• **Source**:
Begin

Once caught in the grips of crimmigration, immigrants are doubly punished – first by jail, fines, and prison sentences; and second by automatic removal from the country.
Many otherwise law-abiding immigrants, as do many U.S. citizens, have drug violations on their record. Many immigrants have spent some time in jail or been on probation, the same as millions of U.S. citizens. If we are to accept that America has been a nation of immigrants and that immigrants continue to be an integral part of this nation, then our lawmakers shouldn’t exclude immigrants from the benefits of any immigration reform.
Such a course of action would preempt hundreds of thousands of future deportations that separate families and weaken communities.  Dealing directly with the criminal alien shibboleth in the reform debate, rather than assuming that all immigrants with records will be ineligible for reform benefits, would created a more expansive community of immigration reform proponents, including members of the growing anti-drug prohibition movement.

End

• **Rows**:
Begin

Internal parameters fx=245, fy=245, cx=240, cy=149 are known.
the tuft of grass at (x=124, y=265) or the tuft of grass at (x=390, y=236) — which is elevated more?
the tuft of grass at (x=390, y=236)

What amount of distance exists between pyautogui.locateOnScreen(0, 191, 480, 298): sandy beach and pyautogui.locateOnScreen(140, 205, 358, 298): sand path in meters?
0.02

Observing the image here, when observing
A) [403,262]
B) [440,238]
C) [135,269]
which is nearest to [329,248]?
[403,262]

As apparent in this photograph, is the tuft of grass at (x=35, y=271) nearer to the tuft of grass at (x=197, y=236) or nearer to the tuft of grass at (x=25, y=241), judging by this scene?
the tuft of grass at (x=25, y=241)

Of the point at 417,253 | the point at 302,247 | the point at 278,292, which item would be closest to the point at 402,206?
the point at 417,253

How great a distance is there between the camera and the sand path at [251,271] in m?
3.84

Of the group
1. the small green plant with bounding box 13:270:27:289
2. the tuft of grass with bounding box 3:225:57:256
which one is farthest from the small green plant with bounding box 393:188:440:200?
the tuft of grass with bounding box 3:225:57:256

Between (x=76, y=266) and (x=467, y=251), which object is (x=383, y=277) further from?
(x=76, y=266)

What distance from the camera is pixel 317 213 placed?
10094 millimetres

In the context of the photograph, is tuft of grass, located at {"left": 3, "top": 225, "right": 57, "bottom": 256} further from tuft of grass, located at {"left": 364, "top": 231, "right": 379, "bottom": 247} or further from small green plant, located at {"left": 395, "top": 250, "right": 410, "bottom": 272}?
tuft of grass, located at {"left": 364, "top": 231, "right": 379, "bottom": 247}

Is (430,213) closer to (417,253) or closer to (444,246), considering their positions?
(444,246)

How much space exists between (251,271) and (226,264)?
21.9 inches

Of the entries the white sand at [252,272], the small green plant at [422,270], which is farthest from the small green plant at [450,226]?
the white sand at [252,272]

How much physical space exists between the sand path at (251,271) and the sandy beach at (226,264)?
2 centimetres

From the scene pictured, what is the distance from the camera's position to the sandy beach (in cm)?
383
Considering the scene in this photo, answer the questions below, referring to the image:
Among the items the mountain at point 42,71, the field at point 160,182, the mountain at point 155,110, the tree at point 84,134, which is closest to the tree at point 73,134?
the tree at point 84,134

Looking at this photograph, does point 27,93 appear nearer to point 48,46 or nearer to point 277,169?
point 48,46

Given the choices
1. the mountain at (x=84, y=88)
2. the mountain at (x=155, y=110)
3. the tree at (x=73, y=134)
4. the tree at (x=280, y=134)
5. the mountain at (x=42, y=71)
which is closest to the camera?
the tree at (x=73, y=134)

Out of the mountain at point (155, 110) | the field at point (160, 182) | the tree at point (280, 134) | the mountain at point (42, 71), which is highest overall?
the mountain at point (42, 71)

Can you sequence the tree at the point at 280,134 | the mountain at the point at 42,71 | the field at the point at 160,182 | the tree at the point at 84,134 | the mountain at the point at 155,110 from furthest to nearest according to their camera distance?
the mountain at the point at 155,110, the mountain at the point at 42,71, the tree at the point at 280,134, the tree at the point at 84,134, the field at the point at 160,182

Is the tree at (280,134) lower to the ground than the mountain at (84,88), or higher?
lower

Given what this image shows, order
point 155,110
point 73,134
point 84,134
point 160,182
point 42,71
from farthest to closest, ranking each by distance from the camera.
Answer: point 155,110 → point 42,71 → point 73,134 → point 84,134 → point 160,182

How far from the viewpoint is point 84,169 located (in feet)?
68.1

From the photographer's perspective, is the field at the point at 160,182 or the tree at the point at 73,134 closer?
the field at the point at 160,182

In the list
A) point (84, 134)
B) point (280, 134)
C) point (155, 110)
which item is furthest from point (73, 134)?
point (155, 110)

End

• **Short exercise**: Pick up the passage on crimmigration and immigration reform after its last sentence and continue it. The data comes from a different source than the text.

• **Result**:
In a powerful way, such a willingness to link immigration reform to criminal justice issues would also demonstrate that immigrants are not a population apart – that immigrants are America, and like many Americans have criminal records, mainly for drug control violations but are not dangerous criminals who represent a threat to community public safety or to homeland security. In the process, the coming immigration reform debate could push aside the restrictive framework that has stifled criticism of the border security buildup and the process of crimmigration.
Time to Reassess Border Security and Criminal Alien Bipartisanship
Fortunately the November election has opened up political space for immigration reform.  Few observers of the immigration debate expected this increased support for a less restrictive immigration policy.
In the early 1990s, political pressure generated by the leading immigration restrictionist organizations and by the immigration backlash movement led to an expanding array of measures to target and then deport legal and illegal immigrants with criminal records. This same lobby has also been largely responsible for the monstrous buildup in border security.
For the most part, immigration reformers have largely accepted increased border security operations and the crackdown on “criminal aliens” as necessary preconditions for liberal immigration reform. Yet in may now be possible, as part of this new democratic opening for immigration reform, that the critique of the nation’s flawed and counterproductive immigration policy may also now extend to federal government’s border security buildup and criminal alien crackdown.
If democracy is to really work in America, more than to simply pass new policies to better regulate immigration, our body politic will also need to confront the political culture of heedless popular assent to laws, policies, and spending initiatives promoted as anti-crime and pro-security.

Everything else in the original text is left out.